Processor binding on an Opteron

The AMD opteron is an inherently NUMA design where each cpu has a built in memory controller and its own set of local memory. As with almost all NUMA designs if a process moves to a CPU that is not local to the memory there is a performance degradation. The Linux scheduler supports natural CPU affinity: the scheduler attempts to keep processes on the same CPU as long as practical. For most applications this may be good enough but for HPC we can see significant performance variation between runs of he same program depending on if and when a process get swapped off of a CPU.

It is possible to set the CPU affinity so that a process will on the cpus we specify using the command taskset.

For serial programs it is fairly trivial to bind the program to a cpu when we start it with

taskset <mask> <program>

where mask is a bitmask for the cpu so that 1 selects cpu0, 2 selects cpu1, 4 selects cpu2, 8 selects cpu3, 16 selects cpu4 etc. Other values could of course be used to select groups of cpus but this would still allow process migration within the group and we would still see the performance degredation.
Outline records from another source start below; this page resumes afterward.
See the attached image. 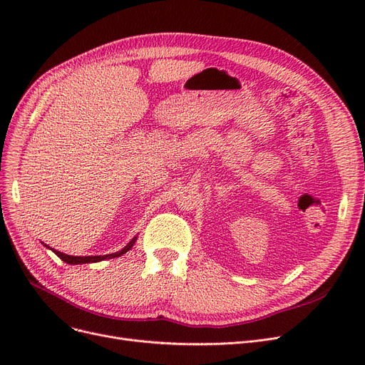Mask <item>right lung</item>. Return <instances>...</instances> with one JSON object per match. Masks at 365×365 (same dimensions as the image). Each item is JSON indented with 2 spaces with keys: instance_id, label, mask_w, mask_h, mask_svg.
<instances>
[{
  "instance_id": "add662e5",
  "label": "right lung",
  "mask_w": 365,
  "mask_h": 365,
  "mask_svg": "<svg viewBox=\"0 0 365 365\" xmlns=\"http://www.w3.org/2000/svg\"><path fill=\"white\" fill-rule=\"evenodd\" d=\"M134 242H136V238H133V240L123 248V250H120V252H117V253H112V255H103V256H69V255H63V253L57 252V250H53V248H51V250L54 252V255H57V257H61L65 263H69V264H81V263H94V262H101V260H105V259L120 257V256L125 255L128 250H131V247H133ZM46 247H48V245H46Z\"/></svg>"
}]
</instances>
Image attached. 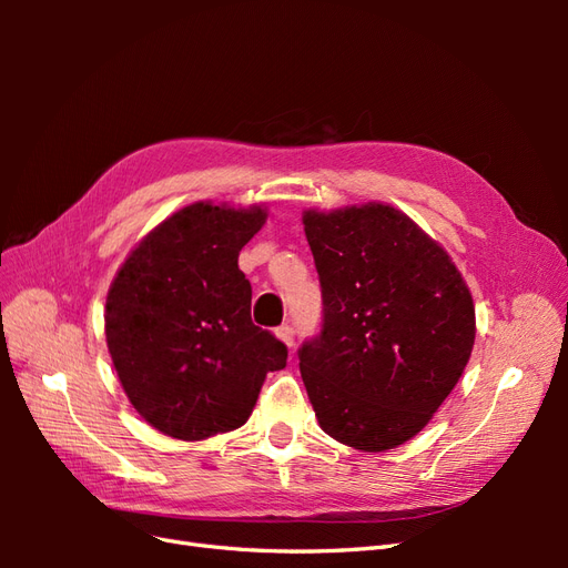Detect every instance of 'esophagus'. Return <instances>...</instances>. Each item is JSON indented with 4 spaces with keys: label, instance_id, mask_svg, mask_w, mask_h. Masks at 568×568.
I'll list each match as a JSON object with an SVG mask.
<instances>
[{
    "label": "esophagus",
    "instance_id": "34e87169",
    "mask_svg": "<svg viewBox=\"0 0 568 568\" xmlns=\"http://www.w3.org/2000/svg\"><path fill=\"white\" fill-rule=\"evenodd\" d=\"M274 336H277L284 346H294V329H291L288 324H282V326H277V329H274Z\"/></svg>",
    "mask_w": 568,
    "mask_h": 568
}]
</instances>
For mpi programs this process is a little more complicated since we want to bind each process to a different CPU. On our cluster Maxwell I experimented with a number of ways of doing this using a wrapper to MPI but they all had problems. The solution I settled on in the end was to make use of the fact that ssh is used by mpi to start the processes. I created an sshrc file (see sshd(8) manual page for more info) that is executed by ssh when the user logs in just before the users command is run. In this script I change the processor binding of the parent process of the script i.e. the sshd and alternate which CPU each new process is bound to. The command that the ssh spawns then inherits this processor binding.